A very knowledgeable source informed me about a multi-institutional UK trial using dose adjustment in ovarian cancer. Does it ring any bells to you?
"How does adaptive therapy work?
Resistance comes at a cost to cancer cells, and so they cannot grow as well when they are competing with non-resistant or sensitive cancer cells present in the tumour. Wiping out all of the sensitive cancer cells with high doses of chemotherapy removes the competition for the resistant ones, allowing their numbers to expand.

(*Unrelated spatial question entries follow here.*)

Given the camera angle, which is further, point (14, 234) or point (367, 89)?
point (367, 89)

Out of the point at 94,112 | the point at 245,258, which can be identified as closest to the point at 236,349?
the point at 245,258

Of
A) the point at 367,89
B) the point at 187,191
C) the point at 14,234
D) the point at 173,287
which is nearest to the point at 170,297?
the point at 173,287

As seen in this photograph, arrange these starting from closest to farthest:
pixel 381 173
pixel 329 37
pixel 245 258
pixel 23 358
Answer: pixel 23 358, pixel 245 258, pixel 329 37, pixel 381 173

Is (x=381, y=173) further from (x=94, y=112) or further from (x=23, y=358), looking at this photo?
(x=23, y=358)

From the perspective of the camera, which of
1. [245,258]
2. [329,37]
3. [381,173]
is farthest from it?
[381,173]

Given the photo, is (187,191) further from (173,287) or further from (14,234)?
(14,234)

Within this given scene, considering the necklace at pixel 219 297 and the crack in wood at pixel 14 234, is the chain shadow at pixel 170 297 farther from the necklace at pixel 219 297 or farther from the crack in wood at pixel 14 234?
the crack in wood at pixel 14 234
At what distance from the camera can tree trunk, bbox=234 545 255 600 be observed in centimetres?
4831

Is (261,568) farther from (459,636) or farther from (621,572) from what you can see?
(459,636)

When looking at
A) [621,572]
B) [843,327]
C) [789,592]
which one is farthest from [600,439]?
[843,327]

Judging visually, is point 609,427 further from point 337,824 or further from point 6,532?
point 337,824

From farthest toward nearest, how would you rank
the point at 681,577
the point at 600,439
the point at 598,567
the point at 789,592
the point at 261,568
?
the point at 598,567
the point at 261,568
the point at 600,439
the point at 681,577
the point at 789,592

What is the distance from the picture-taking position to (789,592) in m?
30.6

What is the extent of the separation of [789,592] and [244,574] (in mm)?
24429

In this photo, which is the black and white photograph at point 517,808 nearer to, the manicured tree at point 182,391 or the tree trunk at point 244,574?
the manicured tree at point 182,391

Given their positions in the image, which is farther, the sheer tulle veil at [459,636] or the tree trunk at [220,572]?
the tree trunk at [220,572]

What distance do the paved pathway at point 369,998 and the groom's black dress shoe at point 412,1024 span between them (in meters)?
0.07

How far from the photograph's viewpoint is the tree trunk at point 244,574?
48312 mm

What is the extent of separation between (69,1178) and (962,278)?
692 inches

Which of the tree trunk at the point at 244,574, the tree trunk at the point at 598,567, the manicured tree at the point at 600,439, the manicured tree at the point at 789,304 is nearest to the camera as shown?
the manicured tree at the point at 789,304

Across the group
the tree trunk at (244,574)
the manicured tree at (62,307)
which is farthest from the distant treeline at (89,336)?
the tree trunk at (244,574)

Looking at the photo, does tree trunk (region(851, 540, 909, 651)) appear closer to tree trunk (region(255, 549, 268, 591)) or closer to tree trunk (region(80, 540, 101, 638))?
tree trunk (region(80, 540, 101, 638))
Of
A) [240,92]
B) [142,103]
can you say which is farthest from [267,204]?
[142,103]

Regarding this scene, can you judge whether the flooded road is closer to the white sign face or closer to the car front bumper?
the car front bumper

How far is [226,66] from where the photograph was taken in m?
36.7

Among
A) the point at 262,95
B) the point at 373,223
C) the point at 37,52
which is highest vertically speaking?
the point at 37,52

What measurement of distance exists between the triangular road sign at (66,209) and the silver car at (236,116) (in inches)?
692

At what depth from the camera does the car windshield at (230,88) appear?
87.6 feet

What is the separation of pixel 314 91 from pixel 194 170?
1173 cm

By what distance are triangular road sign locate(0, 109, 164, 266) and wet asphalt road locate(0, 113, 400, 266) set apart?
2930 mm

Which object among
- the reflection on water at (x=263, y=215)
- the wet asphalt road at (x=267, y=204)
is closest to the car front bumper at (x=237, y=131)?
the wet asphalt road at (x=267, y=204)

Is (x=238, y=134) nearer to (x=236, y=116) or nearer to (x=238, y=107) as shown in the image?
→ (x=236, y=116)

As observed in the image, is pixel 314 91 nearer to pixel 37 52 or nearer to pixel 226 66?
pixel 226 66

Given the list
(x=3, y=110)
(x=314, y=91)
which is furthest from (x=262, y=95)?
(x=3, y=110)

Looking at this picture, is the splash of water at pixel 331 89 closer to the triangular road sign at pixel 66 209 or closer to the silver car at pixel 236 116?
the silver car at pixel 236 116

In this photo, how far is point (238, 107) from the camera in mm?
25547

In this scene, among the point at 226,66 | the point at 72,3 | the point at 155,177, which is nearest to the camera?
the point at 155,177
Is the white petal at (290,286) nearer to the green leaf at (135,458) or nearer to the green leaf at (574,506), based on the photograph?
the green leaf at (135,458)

Instead of trying to kill as many cancer cells as possible, the goal of adaptive therapy is to maintain a small population of cells that are sensitive to chemotherapy throughout a patient’s treatment by using smaller drug doses and adjusting the dose accordingly as a patient’s tumour shrinks or grows. The sensitive cells that remain out-compete and suppress the growth of the treatment resistant cells, offering a long-term strategy to control the tumour and preserve sensitivity to the same drug.
Dr Lockley is the Chief Investigator and will lead the ACTOv (Adaptive ChemoTherapy in Ovarian cancer) clinical trial, which is the UK’s first trial to test adaptive therapy and the first global experience testing adaptive therapy in ovarian cancer patients.

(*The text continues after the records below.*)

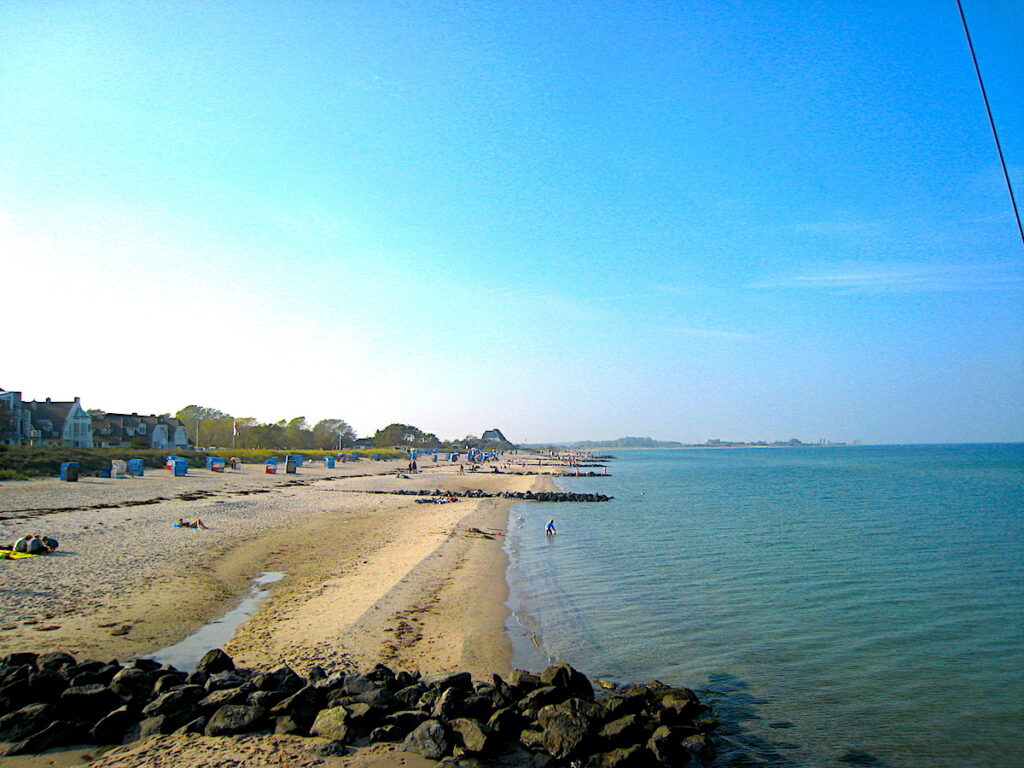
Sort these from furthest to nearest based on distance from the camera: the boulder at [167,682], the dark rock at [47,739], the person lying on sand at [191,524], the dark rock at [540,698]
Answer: the person lying on sand at [191,524], the dark rock at [540,698], the boulder at [167,682], the dark rock at [47,739]

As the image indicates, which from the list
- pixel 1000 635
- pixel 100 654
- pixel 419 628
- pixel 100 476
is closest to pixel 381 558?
pixel 419 628

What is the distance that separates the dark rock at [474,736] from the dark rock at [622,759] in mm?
1102

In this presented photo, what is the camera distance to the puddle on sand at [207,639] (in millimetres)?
9477

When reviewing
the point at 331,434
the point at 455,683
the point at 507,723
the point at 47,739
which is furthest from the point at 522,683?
the point at 331,434

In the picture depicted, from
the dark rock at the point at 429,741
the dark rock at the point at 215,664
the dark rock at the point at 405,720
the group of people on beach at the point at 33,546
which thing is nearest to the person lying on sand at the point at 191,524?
the group of people on beach at the point at 33,546

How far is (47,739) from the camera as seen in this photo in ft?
21.9

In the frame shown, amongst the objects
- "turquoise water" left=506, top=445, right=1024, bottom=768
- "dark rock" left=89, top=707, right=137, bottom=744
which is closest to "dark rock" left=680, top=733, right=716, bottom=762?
"turquoise water" left=506, top=445, right=1024, bottom=768

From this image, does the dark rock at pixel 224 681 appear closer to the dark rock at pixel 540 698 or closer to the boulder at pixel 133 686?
the boulder at pixel 133 686

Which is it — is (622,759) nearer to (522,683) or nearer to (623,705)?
(623,705)

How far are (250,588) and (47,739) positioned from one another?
25.6ft

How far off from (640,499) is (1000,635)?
109ft

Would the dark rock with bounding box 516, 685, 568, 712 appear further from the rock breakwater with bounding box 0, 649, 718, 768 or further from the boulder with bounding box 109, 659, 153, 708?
the boulder with bounding box 109, 659, 153, 708

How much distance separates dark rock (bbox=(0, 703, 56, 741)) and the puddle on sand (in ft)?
7.36

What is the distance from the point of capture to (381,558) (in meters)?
18.9
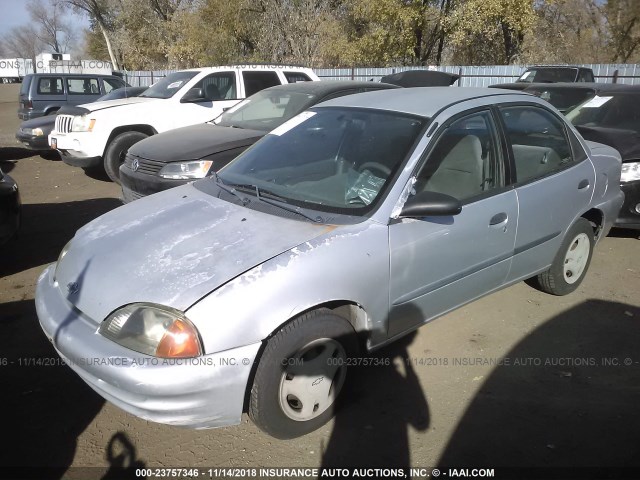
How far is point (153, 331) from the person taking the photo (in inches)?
94.6

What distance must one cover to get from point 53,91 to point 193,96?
6.67 m

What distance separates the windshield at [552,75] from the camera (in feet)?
50.2

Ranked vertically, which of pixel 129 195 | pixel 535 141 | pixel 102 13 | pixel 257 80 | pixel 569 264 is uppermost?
pixel 102 13

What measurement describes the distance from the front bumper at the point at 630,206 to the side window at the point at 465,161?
2545mm

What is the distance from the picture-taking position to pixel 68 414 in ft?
9.77

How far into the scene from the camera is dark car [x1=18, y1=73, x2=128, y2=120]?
41.9 feet

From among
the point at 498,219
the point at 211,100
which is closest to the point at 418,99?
the point at 498,219

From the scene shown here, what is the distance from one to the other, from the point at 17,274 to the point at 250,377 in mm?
3487

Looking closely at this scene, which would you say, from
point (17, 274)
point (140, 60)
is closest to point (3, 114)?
point (140, 60)

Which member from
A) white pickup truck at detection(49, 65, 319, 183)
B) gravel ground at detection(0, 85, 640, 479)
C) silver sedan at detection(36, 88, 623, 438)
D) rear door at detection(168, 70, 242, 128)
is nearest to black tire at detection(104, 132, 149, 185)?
white pickup truck at detection(49, 65, 319, 183)

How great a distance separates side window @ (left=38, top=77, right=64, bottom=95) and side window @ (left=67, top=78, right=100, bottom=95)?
0.20 metres

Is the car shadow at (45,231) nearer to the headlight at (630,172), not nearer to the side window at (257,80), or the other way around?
the side window at (257,80)

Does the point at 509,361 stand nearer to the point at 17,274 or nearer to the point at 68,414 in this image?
the point at 68,414

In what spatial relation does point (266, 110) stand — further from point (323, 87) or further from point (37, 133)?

ACTOv, which will be conducted by the CR UK & UCL Cancer Trials Centre, will recruit 80 patients with high-grade serous and endometrioid ovarian cancer (HGOC; the most common type of ovarian cancer) across nine hospitals in the UK (including St Bartholomew’s Hospital and University College Hospital in London). Half of the patients will receive six cycles of the same standard dose of a chemotherapy called carboplatin, while the other half will receive an adaptive therapy regimen of carboplatin.

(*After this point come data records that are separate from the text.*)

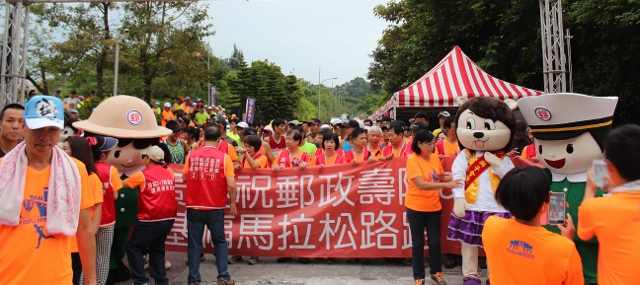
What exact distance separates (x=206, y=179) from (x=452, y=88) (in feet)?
23.5

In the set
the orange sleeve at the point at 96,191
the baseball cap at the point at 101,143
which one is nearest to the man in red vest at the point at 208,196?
the baseball cap at the point at 101,143

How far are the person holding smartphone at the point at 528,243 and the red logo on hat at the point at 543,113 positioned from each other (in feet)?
6.82

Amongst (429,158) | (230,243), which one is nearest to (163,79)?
(230,243)

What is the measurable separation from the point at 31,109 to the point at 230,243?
4007 mm

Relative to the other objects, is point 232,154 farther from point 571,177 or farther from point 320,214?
point 571,177

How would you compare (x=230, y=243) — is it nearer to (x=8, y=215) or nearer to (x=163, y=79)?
(x=8, y=215)

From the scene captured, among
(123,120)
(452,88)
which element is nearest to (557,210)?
(123,120)

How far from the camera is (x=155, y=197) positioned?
5.02m

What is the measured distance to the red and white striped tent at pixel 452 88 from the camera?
34.3 feet

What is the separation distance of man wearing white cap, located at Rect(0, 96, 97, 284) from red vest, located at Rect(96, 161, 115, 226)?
6.57 ft

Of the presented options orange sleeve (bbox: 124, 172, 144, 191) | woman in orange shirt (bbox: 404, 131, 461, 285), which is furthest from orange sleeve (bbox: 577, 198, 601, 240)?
orange sleeve (bbox: 124, 172, 144, 191)

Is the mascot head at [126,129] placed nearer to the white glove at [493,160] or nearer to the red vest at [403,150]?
the red vest at [403,150]

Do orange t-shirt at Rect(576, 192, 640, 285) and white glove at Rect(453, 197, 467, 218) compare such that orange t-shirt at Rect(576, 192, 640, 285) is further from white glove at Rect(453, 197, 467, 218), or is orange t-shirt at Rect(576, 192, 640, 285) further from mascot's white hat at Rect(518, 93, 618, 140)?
white glove at Rect(453, 197, 467, 218)

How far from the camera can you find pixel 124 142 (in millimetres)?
5203
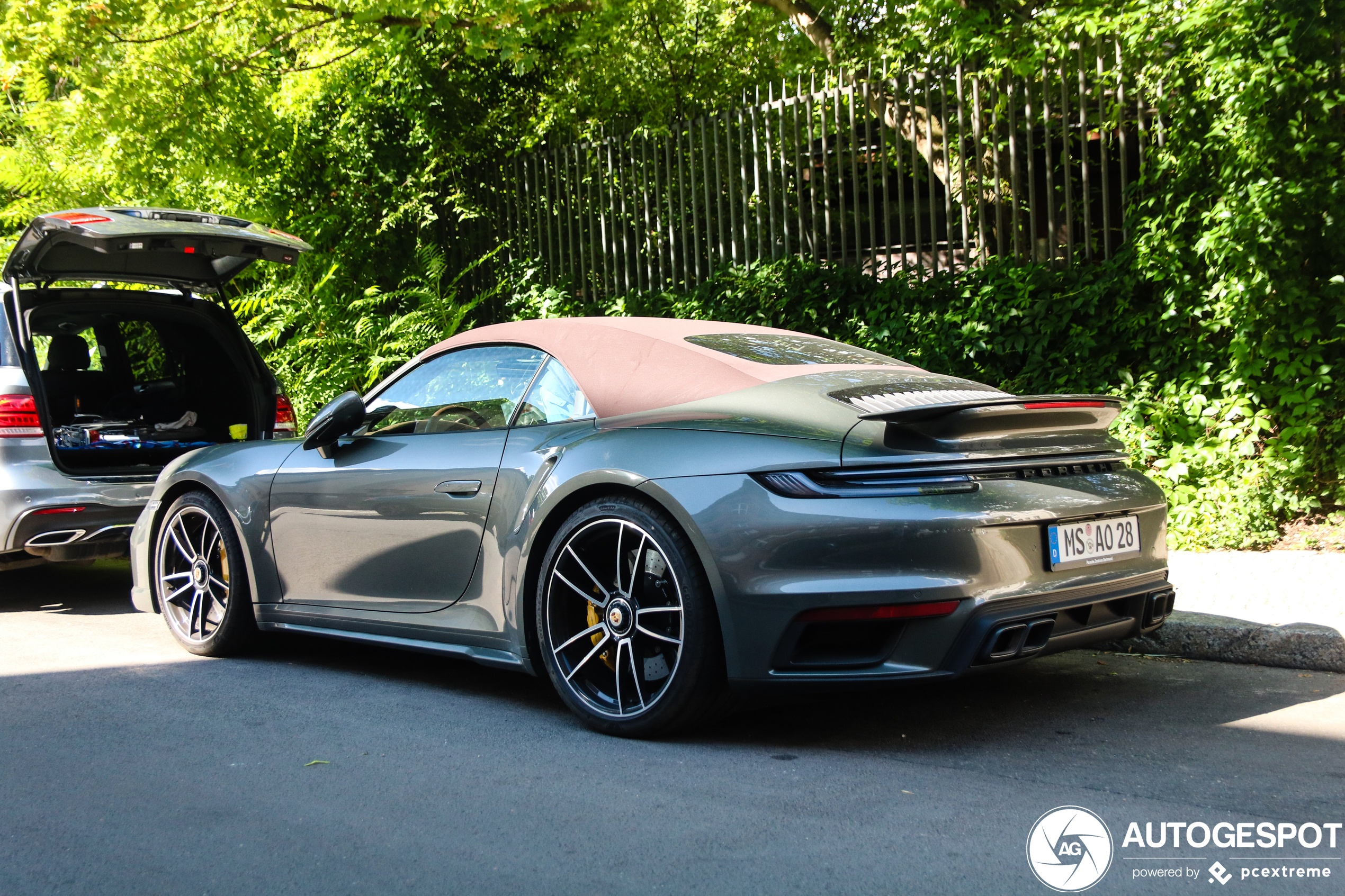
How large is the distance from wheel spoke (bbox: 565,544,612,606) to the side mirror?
1.18m

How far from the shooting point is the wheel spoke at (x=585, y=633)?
12.2ft

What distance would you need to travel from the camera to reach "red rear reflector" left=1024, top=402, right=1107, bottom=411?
354 cm

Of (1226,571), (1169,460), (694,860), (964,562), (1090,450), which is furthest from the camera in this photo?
(1169,460)

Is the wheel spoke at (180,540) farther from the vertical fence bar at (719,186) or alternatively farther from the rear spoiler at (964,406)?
the vertical fence bar at (719,186)

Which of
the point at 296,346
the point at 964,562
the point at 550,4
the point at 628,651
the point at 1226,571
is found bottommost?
the point at 1226,571

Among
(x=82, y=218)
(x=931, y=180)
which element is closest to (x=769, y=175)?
(x=931, y=180)

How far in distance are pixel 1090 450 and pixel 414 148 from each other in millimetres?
9539

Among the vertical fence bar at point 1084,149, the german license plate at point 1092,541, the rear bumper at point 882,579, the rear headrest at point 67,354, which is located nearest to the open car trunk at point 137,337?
the rear headrest at point 67,354

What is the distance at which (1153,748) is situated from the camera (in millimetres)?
3436

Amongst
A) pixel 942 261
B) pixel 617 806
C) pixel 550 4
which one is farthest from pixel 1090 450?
pixel 550 4

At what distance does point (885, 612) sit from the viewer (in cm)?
318

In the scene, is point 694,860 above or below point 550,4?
below

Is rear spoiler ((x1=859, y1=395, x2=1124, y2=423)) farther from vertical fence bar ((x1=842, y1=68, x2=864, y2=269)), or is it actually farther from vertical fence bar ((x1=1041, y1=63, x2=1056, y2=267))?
vertical fence bar ((x1=842, y1=68, x2=864, y2=269))

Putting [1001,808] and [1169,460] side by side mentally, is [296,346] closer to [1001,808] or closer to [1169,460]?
[1169,460]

In the adaptive therapy group, the treatment dose for each cycle will be guided by the level of a protein found in the blood of ovarian cancer patients, called CA125, which is a marker of tumour size. After each cycle, patients will have a blood test and if their tumour has shrunk (i.e. the level of CA125 has decreased), the carboplatin dose will be reduced and if their tumour has grown (i.e. the level of CA125 has risen), the carboplatin dose administered will be increased. By adjusting the chemotherapy dose in this way, the team hopes to preserve sensitivity to carboplatin in the cancer patients, while reducing the treatment dose required and associated toxicities."